Признание произвело на МакКуина ожидаемый эффект, и он надолго замолчал. Эллисон провела эти прекрасные секунды, улыбаясь и наблюдая, как волны танцуют на пляже. Казалось, что они сегодня счастливы, счастливы за нее.

— У тебя был секс с Роландом?

— Дважды.

— У тебя был секс со своим братом?

— Лучше. Или хуже, зависит от того, насколько ты католик. Он монах.

— Монах? Черная одежда и плохая стрижка? Такой монах?

— Он носит джинсы и фланелевые рубашки, и у него очень красивые волосы. Но да, он монах. Он уехал из аббатства несколько месяцев назад, чтобы позаботиться об отце.

— У тебя был секс с бывшим братом, который сейчас монах.

— На удивление, он был хорош, — продолжала Эллисон. — Даже и не скажешь, что он монах.

— Ты говоришь это только для того, чтобы сделать мне больно? — спросил мужчина.

МакКуин снова молчал, и Эллисон перестала наслаждаться этим.

— Нет, — сказала она. — Не только для того, чтобы сделать тебе больно.

— Черт возьми, Эллисон.

— МакКуин, ты действительно слишком много себе позволяешь. Ты звонишь мне. Не я. Ты все закончил. Не я.

— Шесть лет. Ты не можешь просить меня перестать беспокоиться о тебе в одночасье после шести лет.

— Не беспокойся обо мне, — произнесла она с преувеличенным стоном.

— Не беспокоиться?
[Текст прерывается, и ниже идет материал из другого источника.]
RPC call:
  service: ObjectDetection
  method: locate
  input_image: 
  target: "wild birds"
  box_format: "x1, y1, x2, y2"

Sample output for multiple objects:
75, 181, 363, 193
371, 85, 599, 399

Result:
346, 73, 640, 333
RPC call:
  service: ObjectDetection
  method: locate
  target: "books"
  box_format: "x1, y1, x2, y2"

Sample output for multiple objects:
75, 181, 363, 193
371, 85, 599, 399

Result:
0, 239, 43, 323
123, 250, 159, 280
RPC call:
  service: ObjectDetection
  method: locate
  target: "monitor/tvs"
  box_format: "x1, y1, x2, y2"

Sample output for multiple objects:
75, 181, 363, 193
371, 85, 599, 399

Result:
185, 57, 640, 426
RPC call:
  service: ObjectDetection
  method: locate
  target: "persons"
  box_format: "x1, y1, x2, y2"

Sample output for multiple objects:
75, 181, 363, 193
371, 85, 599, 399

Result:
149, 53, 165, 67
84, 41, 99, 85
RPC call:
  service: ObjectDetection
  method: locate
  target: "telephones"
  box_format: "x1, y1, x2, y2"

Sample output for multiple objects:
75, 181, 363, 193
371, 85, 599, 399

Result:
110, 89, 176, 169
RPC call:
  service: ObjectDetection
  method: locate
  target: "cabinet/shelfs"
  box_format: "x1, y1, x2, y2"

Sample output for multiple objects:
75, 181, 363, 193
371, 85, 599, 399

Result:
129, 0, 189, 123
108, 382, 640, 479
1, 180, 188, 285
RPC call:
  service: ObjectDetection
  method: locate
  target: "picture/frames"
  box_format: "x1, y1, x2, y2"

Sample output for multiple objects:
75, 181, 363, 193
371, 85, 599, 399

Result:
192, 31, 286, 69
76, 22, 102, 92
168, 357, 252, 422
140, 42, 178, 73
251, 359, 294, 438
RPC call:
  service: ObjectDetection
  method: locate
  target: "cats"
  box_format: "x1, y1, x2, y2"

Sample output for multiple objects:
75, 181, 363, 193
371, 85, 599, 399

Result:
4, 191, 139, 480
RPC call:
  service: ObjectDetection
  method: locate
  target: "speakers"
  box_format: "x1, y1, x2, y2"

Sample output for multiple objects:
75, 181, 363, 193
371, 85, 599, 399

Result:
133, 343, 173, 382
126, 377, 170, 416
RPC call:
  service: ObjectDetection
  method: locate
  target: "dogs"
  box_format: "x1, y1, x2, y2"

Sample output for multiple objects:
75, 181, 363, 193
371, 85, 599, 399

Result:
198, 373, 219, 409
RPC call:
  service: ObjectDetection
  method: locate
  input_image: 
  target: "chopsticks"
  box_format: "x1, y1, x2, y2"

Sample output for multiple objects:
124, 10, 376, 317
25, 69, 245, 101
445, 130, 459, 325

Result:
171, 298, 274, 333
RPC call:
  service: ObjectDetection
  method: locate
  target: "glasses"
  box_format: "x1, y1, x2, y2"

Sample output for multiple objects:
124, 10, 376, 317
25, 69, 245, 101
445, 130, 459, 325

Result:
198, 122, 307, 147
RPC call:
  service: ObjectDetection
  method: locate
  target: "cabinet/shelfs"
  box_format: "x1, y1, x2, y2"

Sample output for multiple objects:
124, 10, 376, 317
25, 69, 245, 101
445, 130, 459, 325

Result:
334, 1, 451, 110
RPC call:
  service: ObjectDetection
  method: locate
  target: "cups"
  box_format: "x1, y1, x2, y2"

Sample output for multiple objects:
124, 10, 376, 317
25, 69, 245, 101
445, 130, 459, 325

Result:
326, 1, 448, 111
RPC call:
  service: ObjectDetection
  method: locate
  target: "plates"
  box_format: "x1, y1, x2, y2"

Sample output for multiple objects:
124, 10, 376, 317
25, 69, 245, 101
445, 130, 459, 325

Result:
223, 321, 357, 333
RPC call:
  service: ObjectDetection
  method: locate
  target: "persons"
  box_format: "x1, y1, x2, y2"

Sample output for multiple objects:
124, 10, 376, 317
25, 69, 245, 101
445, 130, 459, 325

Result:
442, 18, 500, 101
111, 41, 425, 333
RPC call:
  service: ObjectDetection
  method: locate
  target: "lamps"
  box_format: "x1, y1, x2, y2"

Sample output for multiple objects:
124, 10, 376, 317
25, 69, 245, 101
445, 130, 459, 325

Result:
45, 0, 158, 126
Ты в доме, где чуть не умерла, и не знаешь, кто это сделал и почему, и мне не стоит беспокоиться?

— Я знаю, что делаю.

— Не уверен.

— МакКуин, нужно ли мне напомнить тебе, что мне было девятнадцать, когда мы впервые занимались сексом. Ты относился ко мне как к взрослой, когда я была еще ребенком. Теперь я и в правду взрослая, а ты относишься ко мне все также. Если твое следующее предложение не будет извинением, то я вешаю трубку, и этот звонок станет последним, который я принимаю от тебя.

Зная МакКуина и его врожденную неспособность извиняться, она ожидала, что этот разговор станет последним. Однако, как оказалось, МакКуин умеет удивлять.

— Ты права, — сказал он наконец. — Мне очень жаль. Прости, что затащил тебя в постель в столь юном возрасте. Прости, что заставил тебя отложить свою жизнь ради меня. И мне жаль, что я обращался с тобой, как с ребенком, когда знал, что ты умная и способная.